> **Try it**
Lines with the word "site": copy all of them from the entries below.

> **Input for this task**

--------------------

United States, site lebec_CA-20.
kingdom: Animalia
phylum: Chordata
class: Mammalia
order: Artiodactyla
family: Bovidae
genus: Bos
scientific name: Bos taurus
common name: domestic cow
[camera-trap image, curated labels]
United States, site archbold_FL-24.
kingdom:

--------------------

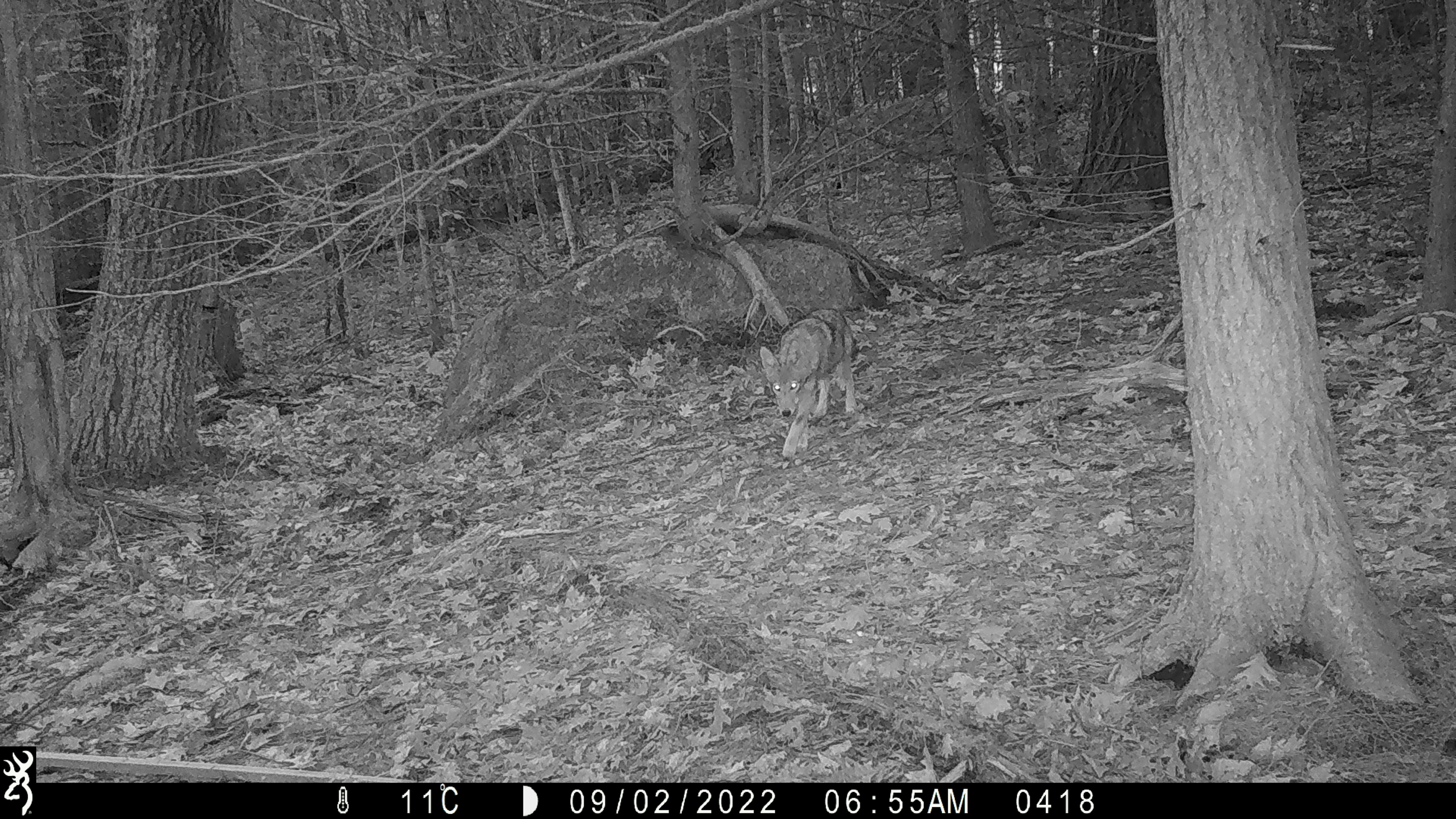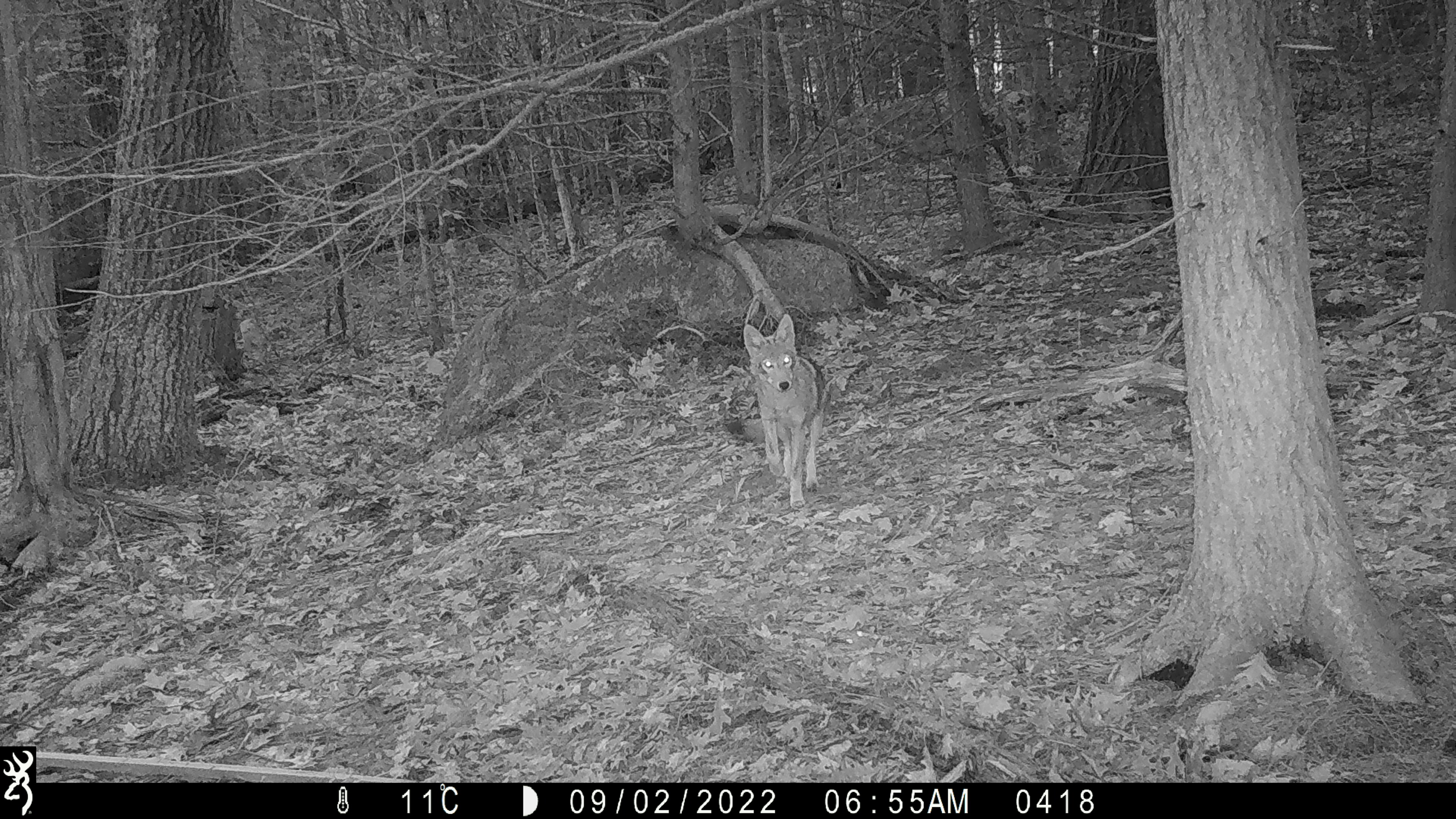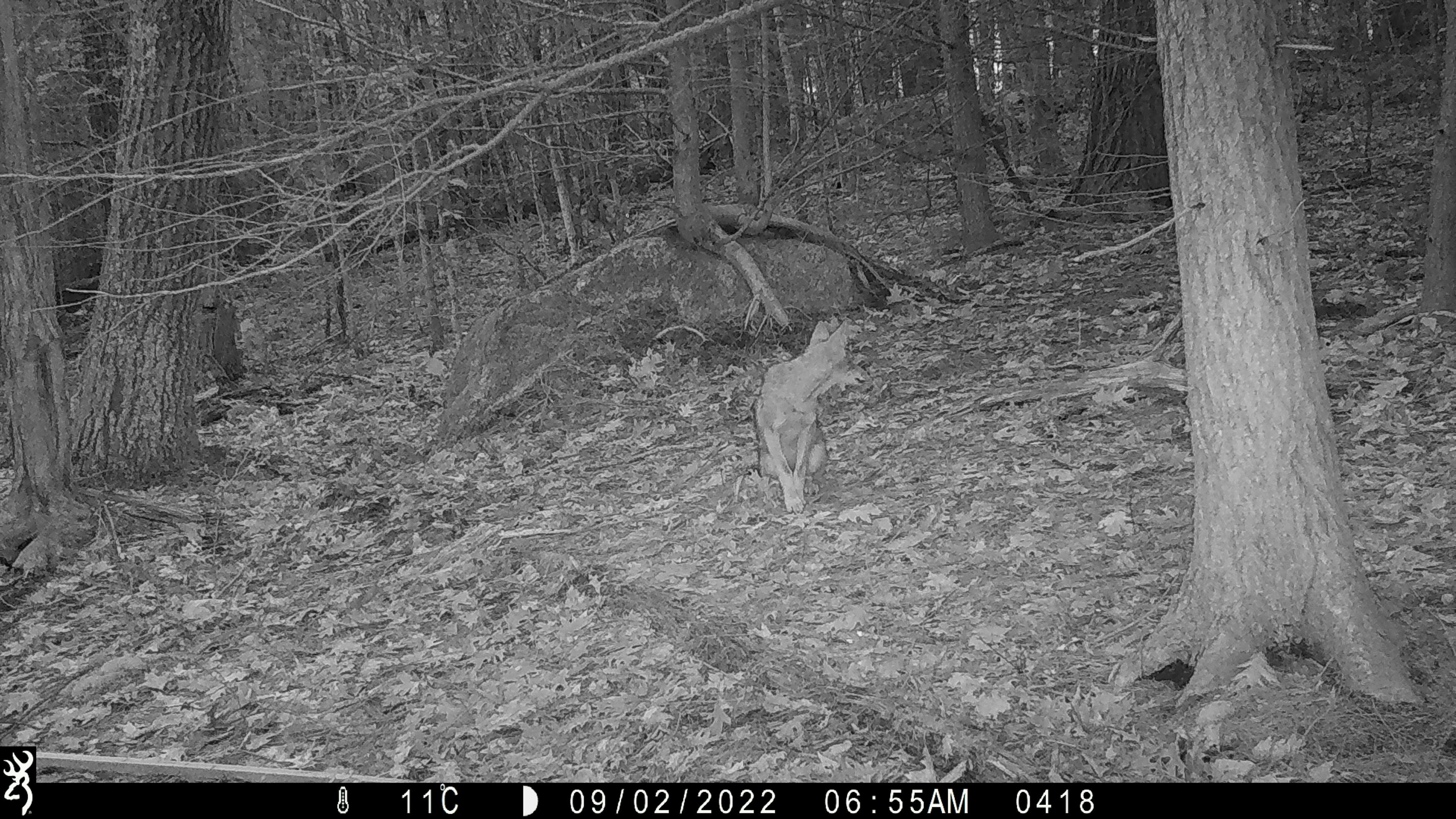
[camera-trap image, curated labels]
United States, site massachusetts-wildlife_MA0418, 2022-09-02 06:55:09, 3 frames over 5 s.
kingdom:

--------------------

> **Expected output**
United States, site lebec_CA-20.
United States, site archbold_FL-24.
United States, site massachusetts-wildlife_MA0418, 2022-09-02 06:55:09, 3 frames over 5 s.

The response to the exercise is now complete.